Discover how this culinary concept enhances UI design and development efficiency.

It’s 2:30 pm on a Friday as I get off the bus in San Francisco’s Mission District. I get off at Mission and 16th because I like to walk past all the taquerias before work. I was a restaurant line cook, with a knife roll slung over my shoulder, a focused look on my face, and fast-walking while listening to my pre-work mix. I walk through the restaurant doors, greet the bartender bringing a cart of citrus and garnish to the bar in front, and read the reservations at the Host station. Busy night: a Private Event for 60 with passed apps, and a few six-tops (what restaurants call a “table for six”) reserved during the 7 and 8 o’clock hours. I change into a fresh uniform, have a menu meeting with the Chef, hear the plans for the private party’s passed apps (asking questions and pointing out repetition and adding ideas along the way), get assigned staff meal that night, and start prepping my station. I’m the first of the line cooks to arrive, the only other people in the kitchen are the Sous Chefs and the Prep & Dish Crew. I prep everything I need for the night for the next two hours. I readied myself to assemble any dish at any time of the night with the first rush of adrenaline coursing through my veins. Nightly success was assured by one thing: my mise en place.

When I started cooking I was told, ad nauseam, to begin with a plan and prep work. You set your tools and ingredients/assets where you can intuitively reach for them such that you can cook all night with your eyes closed. Mise en place, mise en place, mise en place. It means, “everything in its place.” The bowls you like, the spoons that feel right in your hand, and the right knife for slicing steak during service are all there. That meant the first big push in the kitchen was always prep. You prep everything you need for that service, including backups and emergency backups. So when I started coding projects, the concept of being prepped out was the bridge between industries that helped ground me. When I joined an Engineering team building its Design System, my heart skipped a beat! I was back to setting my mise and knew I could focus on writing performant logic after these components were done. A light bump of adrenaline from the component prep work puts a smile on my face.

A Design System is the creation of reusable components that match the branding and appearance the Designer has composed. It creates consistency throughout the entire project, which creates a cohesive product for the user. A Design System is also a collection of building blocks a Front End Engineer can reach for to drop a button in place, or text already in the company font and sizing without having to go back and restyle.
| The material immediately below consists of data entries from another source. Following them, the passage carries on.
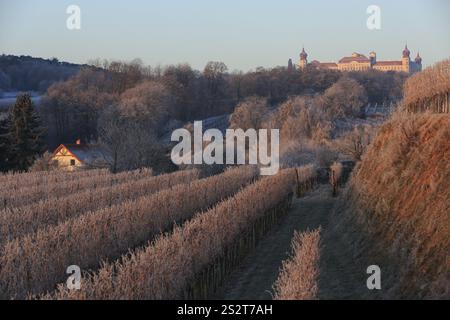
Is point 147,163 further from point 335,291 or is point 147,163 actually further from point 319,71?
point 319,71

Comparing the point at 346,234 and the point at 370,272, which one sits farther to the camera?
the point at 346,234

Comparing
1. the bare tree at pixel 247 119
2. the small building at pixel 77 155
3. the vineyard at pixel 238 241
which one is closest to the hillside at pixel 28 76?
the bare tree at pixel 247 119

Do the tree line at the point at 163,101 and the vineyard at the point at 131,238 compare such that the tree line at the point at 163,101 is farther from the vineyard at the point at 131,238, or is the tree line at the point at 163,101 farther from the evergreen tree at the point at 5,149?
the vineyard at the point at 131,238

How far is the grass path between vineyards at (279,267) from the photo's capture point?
13383 millimetres

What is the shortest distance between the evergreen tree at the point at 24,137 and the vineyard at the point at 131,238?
30.8 metres

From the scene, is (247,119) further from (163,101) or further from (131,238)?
(131,238)

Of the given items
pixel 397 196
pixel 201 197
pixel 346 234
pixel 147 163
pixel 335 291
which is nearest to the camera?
pixel 335 291

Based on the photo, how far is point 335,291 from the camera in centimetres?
1307

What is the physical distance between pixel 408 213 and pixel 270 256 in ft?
17.5

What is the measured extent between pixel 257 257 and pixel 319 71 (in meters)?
112

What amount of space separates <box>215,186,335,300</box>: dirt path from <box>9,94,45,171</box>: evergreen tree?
32077 mm

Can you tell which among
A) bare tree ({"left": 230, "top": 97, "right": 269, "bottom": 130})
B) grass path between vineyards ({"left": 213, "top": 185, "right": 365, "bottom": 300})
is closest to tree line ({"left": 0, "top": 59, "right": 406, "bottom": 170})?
bare tree ({"left": 230, "top": 97, "right": 269, "bottom": 130})

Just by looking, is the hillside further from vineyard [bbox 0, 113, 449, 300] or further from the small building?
vineyard [bbox 0, 113, 449, 300]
This is a huge time saver for Engineers so we can focus on the business logic. For the Product and Design Team, it’s shared language with the Engineering Team to define what the users will see and “touch.”
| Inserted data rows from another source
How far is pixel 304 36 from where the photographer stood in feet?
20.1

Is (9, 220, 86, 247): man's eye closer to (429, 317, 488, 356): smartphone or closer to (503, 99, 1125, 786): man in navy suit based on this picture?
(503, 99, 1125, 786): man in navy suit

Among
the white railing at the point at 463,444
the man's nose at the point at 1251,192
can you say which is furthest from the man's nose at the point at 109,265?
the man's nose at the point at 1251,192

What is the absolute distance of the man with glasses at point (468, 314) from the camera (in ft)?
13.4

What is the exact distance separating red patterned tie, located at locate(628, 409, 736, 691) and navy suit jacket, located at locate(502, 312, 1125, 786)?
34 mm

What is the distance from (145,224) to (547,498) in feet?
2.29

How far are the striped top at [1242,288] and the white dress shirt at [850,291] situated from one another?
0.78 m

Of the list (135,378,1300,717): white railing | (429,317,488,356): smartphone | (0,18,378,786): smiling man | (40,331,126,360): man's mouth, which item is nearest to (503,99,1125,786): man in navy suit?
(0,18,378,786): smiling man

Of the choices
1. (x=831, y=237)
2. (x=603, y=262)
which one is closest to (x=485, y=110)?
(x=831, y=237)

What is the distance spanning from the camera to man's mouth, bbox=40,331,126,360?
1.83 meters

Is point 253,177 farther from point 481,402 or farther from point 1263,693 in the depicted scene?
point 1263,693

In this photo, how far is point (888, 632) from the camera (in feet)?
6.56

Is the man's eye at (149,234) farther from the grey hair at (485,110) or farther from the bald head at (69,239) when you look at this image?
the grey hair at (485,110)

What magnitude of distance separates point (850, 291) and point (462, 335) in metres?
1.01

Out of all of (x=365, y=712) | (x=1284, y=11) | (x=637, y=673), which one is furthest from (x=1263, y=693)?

As I created buttons, inputs, popups, and a Typography component for my team, I learned the consistency and discipline Designers need to have to stay on brand and make the UI feel intuitive. Sometimes, I would message my Designer to ask about what seems like an inconsistency in design conventions. At first, I was scared to upset them. However, I relearned the banter between an idea and the implementation. It was a lesson I learned in menu meetings with my Chef. It’s not always a dynamic of instruction to follow. In my career(s?) these chats are collaborations like Jazz musicians improvising the next line together helping each other shine on stage.
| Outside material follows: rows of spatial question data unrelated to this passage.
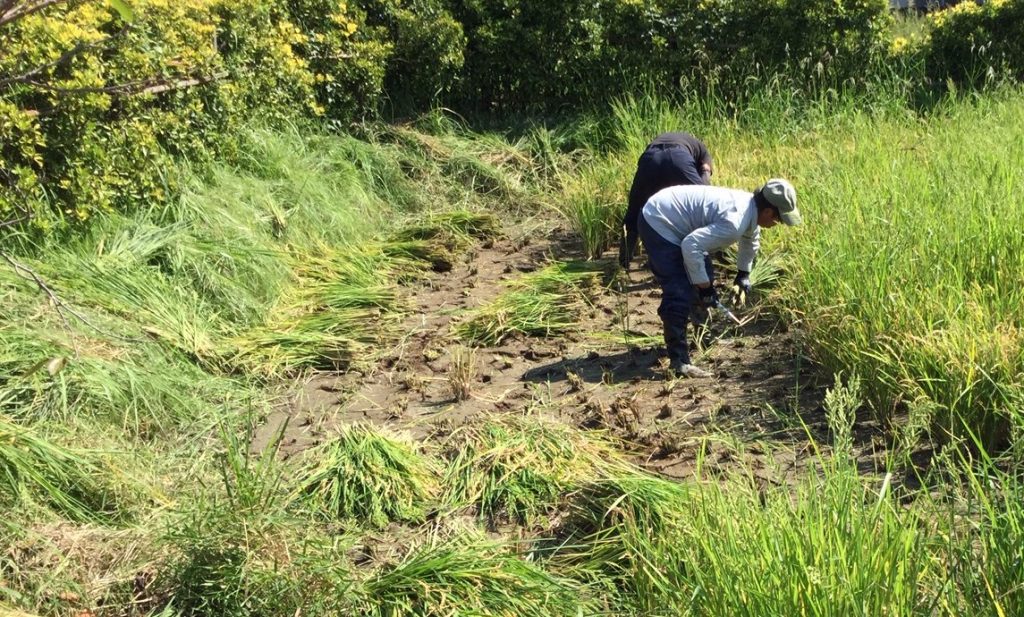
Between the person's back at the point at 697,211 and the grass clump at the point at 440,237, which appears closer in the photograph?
the person's back at the point at 697,211

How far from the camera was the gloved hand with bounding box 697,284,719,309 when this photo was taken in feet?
17.7

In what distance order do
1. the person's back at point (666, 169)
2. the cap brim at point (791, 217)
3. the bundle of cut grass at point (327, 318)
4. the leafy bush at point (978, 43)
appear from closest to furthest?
the cap brim at point (791, 217), the bundle of cut grass at point (327, 318), the person's back at point (666, 169), the leafy bush at point (978, 43)

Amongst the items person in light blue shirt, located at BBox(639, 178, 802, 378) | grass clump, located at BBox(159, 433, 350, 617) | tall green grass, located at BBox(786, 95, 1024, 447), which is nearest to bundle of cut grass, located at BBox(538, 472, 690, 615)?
grass clump, located at BBox(159, 433, 350, 617)

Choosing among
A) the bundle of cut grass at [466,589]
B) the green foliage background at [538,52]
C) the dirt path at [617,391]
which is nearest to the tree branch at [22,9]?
the bundle of cut grass at [466,589]

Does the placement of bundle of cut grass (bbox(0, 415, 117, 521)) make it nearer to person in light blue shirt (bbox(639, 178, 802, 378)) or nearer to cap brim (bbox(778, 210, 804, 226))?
person in light blue shirt (bbox(639, 178, 802, 378))

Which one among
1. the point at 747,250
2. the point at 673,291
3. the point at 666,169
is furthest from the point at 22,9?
the point at 666,169

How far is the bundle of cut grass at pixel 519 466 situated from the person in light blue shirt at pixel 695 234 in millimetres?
1075

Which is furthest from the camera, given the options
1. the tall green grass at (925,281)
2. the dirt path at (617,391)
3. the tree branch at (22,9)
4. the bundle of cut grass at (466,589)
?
the dirt path at (617,391)

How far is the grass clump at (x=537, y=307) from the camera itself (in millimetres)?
6242

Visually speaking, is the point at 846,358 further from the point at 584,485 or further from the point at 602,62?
the point at 602,62

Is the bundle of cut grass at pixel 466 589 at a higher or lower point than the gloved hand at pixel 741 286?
higher

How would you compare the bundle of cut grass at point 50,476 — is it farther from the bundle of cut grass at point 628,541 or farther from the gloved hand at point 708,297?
the gloved hand at point 708,297

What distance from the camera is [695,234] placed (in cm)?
533

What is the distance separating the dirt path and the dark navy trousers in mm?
177
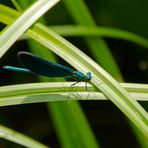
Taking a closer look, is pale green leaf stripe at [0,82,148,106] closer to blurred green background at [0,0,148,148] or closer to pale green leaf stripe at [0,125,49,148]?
pale green leaf stripe at [0,125,49,148]

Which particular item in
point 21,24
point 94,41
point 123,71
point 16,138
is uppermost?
point 123,71

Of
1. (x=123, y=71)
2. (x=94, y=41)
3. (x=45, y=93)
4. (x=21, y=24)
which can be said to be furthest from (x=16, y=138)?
(x=123, y=71)

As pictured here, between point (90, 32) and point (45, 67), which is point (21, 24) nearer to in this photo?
point (45, 67)

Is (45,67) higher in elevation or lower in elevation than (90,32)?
lower

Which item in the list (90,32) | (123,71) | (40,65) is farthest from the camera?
(123,71)

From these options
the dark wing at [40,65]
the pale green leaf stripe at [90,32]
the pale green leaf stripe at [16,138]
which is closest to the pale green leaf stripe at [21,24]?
the dark wing at [40,65]

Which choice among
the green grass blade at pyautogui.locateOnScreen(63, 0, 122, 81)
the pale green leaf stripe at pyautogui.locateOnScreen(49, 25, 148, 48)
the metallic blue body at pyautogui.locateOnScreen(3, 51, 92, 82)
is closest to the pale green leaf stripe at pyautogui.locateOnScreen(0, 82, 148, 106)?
the metallic blue body at pyautogui.locateOnScreen(3, 51, 92, 82)
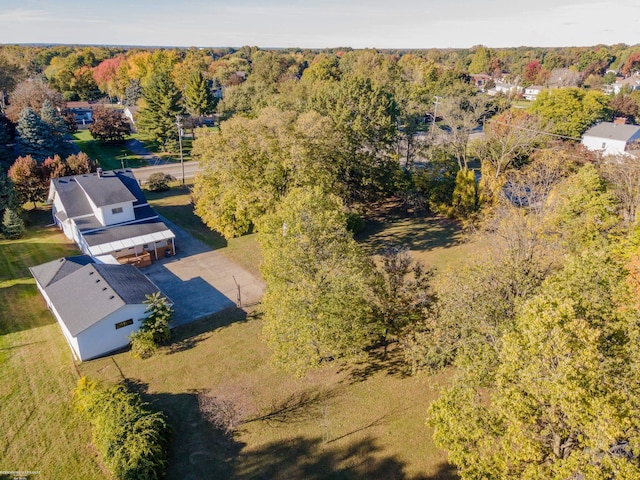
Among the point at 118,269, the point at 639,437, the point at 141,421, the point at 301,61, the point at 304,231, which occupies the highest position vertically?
the point at 301,61

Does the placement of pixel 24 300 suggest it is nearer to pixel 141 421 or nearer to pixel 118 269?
pixel 118 269

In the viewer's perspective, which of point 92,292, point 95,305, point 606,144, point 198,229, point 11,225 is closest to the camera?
point 95,305

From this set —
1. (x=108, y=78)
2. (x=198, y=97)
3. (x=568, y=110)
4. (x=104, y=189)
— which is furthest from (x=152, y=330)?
(x=108, y=78)

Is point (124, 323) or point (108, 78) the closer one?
point (124, 323)

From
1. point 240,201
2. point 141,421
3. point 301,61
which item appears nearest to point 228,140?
point 240,201

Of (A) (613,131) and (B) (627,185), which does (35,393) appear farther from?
(A) (613,131)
For years, I’ve read an organizational system and optimized it. I’ve taught cooks to “read the waves” like a surfer by looking at the books to see what is coming and checking the weather (it comes up more than you initially think in Food Service). When I join a new project, just as I would when stepping into another line cook’s station to assist, I look at how things are laid out. Does the file and organization structure make sense? How much repetition is there? How are the basic building block components set up? Are they extensible? Are there any one-off button variants floating around? I want to know where I need to reach for my Development ingredients. And this is just for UI. Then I’ll look to see what utils exist. How does the engineering team address time? A team I worked with even created a util file for time-related functions where it re-wrapped functions from another library. Why not just use the library itself? Because if the team decides to change libraries or dependencies there’s only one file to make the change. For anyone using moment.js in a project and needing to change over when the library stopped support, something like this would save you refactoring in multiple files.

Just as a chef carefully arranges ingredients before cooking, a successful Front End Developer plans meticulously before coding. The parallel between "mise en place" in the kitchen and in software development is striking: both prioritize clarity, efficiency, and readiness for any challenge. Embracing this philosophy has not only refined my technical skills but has also fostered a deeper appreciation for the art of building intuitive user interfaces. Whether I’m creating a Design System for consistency or optimizing utility functions for flexibility, the lessons of preparation and foresight learned in the kitchen continue to guide me. As I move forward in my career, I carry with me the belief that in coding, as in cooking, thoughtful preparation is the cornerstone of excellence.